Les parents alcooliques


 
Les parents alcooliques


L’alcoolisme est un secret de famille, on dénie la réalité, on ment, on excuse, on dissimule. Cela entraîne le chaos émotionnel chez l’enfant, il ressent beaucoup de honte. Le secret devient un ciment qui unit pour maintenir la cohésion de la famille. On joue à la « famille normale », l’enfant n’arrive plus alors à développer un sentiment de confiance en lui, s’il doit constamment mentir sur ce qu’il pense en lui. Il se sent coupable, il a peur de révéler le secret et pour ne pas trahir la famille, il devient solitaire. Il développe une loyauté perverse envers les personnes qui partagent son secret. 


Les enfants de parent alcoolique deviennent extrêmement tolérants pour accepter l’inacceptable. 


Il arrive souvent qu’ils se marient eux aussi à des alcooliques ou à des personnes violentes. Pourquoi cette répétition du passé ? Ils ont l’espoir de pouvoir sauver leur conjoint.

La recherche des mêmes schémas émotionnels familiers est une pulsion commune à tout le monde, même si les sentiments qu’ils entretiennent sont douloureux ou destructeurs. Ce qui est familier procure une impression de réconfort et une structure pour notre vie. Nous connaissons les règles et nous savons à quoi nous attendre. Plus important, nous reconstituons les conflits du passé parce que cette fois, nous espérons leur trouver une bonne solution : « je vais gagner la bataille, cette fois, je vais y arriver. » Cette reconstitution de vieilles expériences douloureuse est appelée « répétition obsessionnelle ».
Dans ces familles d’alcooliques les enfants jouent un rôle qui leur est attribué: 


- L’enfant prend le rôle du parent, car l’alcoolique « l’enfant terrible » de la famille ne laisse de place à aucun autre enfant dans la famille. L’enfant est alors ignoré, il n’a pas le soutien émotionnel dont il aurait besoin. Il se sent invisible, responsable des sentiments des autres et ne veut causer de chagrin à quiconque. Il se sent coupable car incapable d’arranger la vie des parents.

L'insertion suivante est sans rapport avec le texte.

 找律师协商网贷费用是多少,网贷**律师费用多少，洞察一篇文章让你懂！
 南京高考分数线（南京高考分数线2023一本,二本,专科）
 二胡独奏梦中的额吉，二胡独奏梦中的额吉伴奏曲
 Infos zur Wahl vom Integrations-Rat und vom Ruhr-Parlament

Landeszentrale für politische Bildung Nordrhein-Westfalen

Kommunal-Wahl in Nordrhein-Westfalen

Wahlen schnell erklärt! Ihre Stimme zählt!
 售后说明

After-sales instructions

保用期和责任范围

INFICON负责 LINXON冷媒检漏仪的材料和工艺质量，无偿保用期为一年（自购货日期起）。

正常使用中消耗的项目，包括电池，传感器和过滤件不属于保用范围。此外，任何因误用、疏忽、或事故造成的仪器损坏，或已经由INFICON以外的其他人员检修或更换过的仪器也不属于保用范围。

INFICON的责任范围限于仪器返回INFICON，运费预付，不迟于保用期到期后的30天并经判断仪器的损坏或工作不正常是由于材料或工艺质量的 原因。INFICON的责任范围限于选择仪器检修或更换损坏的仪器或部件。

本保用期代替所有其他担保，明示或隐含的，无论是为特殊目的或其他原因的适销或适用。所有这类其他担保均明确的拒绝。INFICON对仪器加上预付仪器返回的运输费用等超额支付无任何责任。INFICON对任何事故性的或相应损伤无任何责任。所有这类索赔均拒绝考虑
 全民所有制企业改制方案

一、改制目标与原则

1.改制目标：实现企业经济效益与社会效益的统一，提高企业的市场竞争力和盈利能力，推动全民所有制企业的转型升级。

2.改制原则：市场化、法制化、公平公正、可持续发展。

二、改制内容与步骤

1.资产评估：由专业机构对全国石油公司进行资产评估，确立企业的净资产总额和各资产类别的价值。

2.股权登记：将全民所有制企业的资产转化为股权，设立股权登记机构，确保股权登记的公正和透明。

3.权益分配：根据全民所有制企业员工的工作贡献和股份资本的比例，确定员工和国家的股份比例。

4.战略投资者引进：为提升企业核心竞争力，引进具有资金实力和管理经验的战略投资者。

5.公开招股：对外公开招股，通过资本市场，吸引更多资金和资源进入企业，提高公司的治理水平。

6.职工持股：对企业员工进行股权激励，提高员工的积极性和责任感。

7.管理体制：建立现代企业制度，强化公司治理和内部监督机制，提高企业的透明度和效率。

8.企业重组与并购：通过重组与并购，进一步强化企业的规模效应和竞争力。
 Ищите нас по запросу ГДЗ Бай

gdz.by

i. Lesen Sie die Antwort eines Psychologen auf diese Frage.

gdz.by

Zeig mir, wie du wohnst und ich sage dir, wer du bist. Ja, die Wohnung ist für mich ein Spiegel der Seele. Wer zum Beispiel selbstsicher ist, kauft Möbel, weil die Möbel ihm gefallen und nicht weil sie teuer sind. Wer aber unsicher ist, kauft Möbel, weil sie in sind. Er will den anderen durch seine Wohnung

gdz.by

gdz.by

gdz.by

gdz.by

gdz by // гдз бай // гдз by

- L’enfant copain : pour ne pas être battu, il boit avec le parent alcoolique. La boisson devient un lien, un secret. L’enfant ressent ça comme de la camaraderie, de l’amour, de l’acceptation. Dans leur avenir, ils deviennent eux mêmes souvent alcooliques en se conformant aux comportements de leurs parents, en les imitant et en s’identifiant à eux. 


- L’enfant méfiant, l’enfant culpabilisé : les enfants de parents alcooliques ont peur de l’intimité, ils ont appris que les gens qu’ils aiment sont imprévisibles et qu’ils leur feront mal. Ils sont donc méfiants et persuadés que s’ils laissent quiconque l’approcher de près, on leur fera du mal avant de les laisser tomber. Les parents alcooliques sont totalement imprévisibles, bien un jour, mal le lendemain. Les règles changent sans cesse, l’enfant n’est jamais à la hauteur. Il est systématiquement critiqué, il devient un bouc émissaire et même responsable de l’éthylisme. L’enfant se sent coupable, il se livre à des comportements autodestructeurs (délinquance) ou se punit soi-même en manifestant des symptômes émotionnels et physiques. 


- L’enfant en or : certains doivent être le héros de la famille. Il est poussé par les compliments. Il s’épuise alors sans pitié pour lui même vers une perfection impossible à atteindre. Son estime personnelle devient tributaire des félicitations, des récompenses et de ses performances scolaires, au lieu d’être fondé sur une confiance intérieure. Ils ont souvent le besoin de diriger tout et tout le monde, parfois par la manipulation qui éloigne d’eux ceux qu’ils aiment. 


- L’enfant accusé : le conjoint sobre de l’éthylique est souvent codépendant ou permissif. Il s’établit dans les familles alcooliques un équilibre précaire. Tout essai soit par l’alcoolique ou un autre membre de la famille de s’en sortir déséquilibre l’ensemble. Il arrive que le codépendant n’ait pas envie que cela change, car il retire souvent de cette situation des bénéfices comme admiration, pouvoir sur la famille.

Il s’en suit que celui qui a envie de sortir de ce cercle vicieux est accusé.

Les enfants de parents alcooliques espèrent souvent que la vie de famille va changer. Il faut abandonner cette idée, leur bien être ne doit pas dépendre de leurs parents. Eux les enfants peuvent changer, il est profitable pour eux de se joindre à des o
rganisations telles « Adultes-enfants d’alcooliques » pour accélérer leur travail sur eux mêmes.